* [Excerpts from a spatial reasoning dataset]:
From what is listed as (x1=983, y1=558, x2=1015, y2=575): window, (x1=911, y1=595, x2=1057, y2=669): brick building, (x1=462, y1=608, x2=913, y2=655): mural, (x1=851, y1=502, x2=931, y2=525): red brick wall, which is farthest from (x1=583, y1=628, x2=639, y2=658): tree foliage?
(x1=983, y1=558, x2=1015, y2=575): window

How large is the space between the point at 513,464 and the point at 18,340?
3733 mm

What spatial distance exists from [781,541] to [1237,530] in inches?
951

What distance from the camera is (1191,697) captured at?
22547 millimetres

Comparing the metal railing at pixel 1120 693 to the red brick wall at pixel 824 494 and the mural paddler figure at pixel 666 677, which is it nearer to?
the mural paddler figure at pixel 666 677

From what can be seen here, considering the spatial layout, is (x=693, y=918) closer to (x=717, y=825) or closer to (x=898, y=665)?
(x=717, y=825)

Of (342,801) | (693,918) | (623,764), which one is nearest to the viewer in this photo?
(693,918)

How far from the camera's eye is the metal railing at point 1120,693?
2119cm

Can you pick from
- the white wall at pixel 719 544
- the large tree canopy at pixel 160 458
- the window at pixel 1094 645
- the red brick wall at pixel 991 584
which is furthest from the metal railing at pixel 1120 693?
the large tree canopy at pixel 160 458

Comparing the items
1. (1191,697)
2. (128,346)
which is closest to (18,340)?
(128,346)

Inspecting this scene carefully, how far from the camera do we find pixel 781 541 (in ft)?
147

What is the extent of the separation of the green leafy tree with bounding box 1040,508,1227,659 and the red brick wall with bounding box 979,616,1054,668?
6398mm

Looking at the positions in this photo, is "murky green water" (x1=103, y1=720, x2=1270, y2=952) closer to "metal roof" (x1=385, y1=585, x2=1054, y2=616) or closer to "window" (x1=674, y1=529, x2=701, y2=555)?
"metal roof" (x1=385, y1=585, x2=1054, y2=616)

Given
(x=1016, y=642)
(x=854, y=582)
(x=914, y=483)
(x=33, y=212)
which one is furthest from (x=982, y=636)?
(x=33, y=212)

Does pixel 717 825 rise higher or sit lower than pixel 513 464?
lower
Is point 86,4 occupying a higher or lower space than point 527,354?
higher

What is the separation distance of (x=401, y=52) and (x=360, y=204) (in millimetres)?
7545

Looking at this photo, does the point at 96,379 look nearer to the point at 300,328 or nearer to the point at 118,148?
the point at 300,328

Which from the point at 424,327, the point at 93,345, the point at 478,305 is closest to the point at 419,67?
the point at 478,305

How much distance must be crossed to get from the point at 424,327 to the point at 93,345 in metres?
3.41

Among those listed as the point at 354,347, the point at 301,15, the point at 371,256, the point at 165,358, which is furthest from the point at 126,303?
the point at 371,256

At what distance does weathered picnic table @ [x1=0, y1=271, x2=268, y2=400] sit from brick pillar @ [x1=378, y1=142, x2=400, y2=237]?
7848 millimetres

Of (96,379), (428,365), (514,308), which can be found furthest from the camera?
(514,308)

* [TASK INSTRUCTIONS]: Copy out every entry above word for word, without any changes.

* [TASK OUTPUT]:
From what is listed as (x1=983, y1=558, x2=1015, y2=575): window, (x1=911, y1=595, x2=1057, y2=669): brick building, (x1=462, y1=608, x2=913, y2=655): mural, (x1=851, y1=502, x2=931, y2=525): red brick wall, which is farthest from (x1=583, y1=628, x2=639, y2=658): tree foliage?
(x1=983, y1=558, x2=1015, y2=575): window

How large is the space between the point at 513,464 and the point at 18,340?
3733 mm

What spatial distance exists from [781,541] to [1237,530] in inches?
951

What distance from the camera is (1191,697) captured at?
22547 millimetres

Comparing the metal railing at pixel 1120 693 to the red brick wall at pixel 824 494 and the mural paddler figure at pixel 666 677, which is it nearer to?
the mural paddler figure at pixel 666 677

From what can be seen here, considering the spatial layout, is (x=693, y=918) closer to (x=717, y=825) or closer to (x=898, y=665)?
(x=717, y=825)

Of (342,801) | (693,918) | (623,764), which one is nearest to the viewer in this photo?
(693,918)

How far from the camera's eye is the metal railing at point 1120,693?
2119cm

Can you pick from
- the white wall at pixel 719 544
- the large tree canopy at pixel 160 458
- the window at pixel 1094 645
- the red brick wall at pixel 991 584
which is furthest from the metal railing at pixel 1120 693?
the large tree canopy at pixel 160 458

Comparing the items
1. (1191,697)
2. (128,346)
which is closest to (18,340)?
(128,346)

Inspecting this scene carefully, how far from the camera do we find pixel 781 541 (in ft)?
147

What is the extent of the separation of the green leafy tree with bounding box 1040,508,1227,659 and the red brick wall with bounding box 979,616,1054,668?
6398mm

Looking at the positions in this photo, is "murky green water" (x1=103, y1=720, x2=1270, y2=952) closer to "metal roof" (x1=385, y1=585, x2=1054, y2=616) or closer to "window" (x1=674, y1=529, x2=701, y2=555)?
"metal roof" (x1=385, y1=585, x2=1054, y2=616)

Given
(x=1016, y=642)
(x=854, y=582)
(x=914, y=483)
(x=33, y=212)
which one is furthest from (x=982, y=636)?
(x=33, y=212)

Does pixel 717 825 rise higher or sit lower than pixel 513 464?
lower
Is point 86,4 occupying a higher or lower space than point 527,354?
higher

What is the separation distance of (x=401, y=52) and (x=360, y=204) (in millimetres)?
7545

Looking at this photo, does the point at 96,379 look nearer to the point at 300,328 or nearer to the point at 118,148?
the point at 300,328

Which from the point at 424,327, the point at 93,345, the point at 478,305 is closest to the point at 419,67?
the point at 478,305

How much distance must be crossed to get from the point at 424,327 to the point at 93,345 in metres?
3.41

Among those listed as the point at 354,347, the point at 301,15, the point at 371,256, the point at 165,358, which is furthest from the point at 126,303?
the point at 371,256

At what distance does weathered picnic table @ [x1=0, y1=271, x2=268, y2=400] sit from brick pillar @ [x1=378, y1=142, x2=400, y2=237]?
7848 millimetres

Of (96,379), (428,365), (514,308), which can be found furthest from the camera?
(514,308)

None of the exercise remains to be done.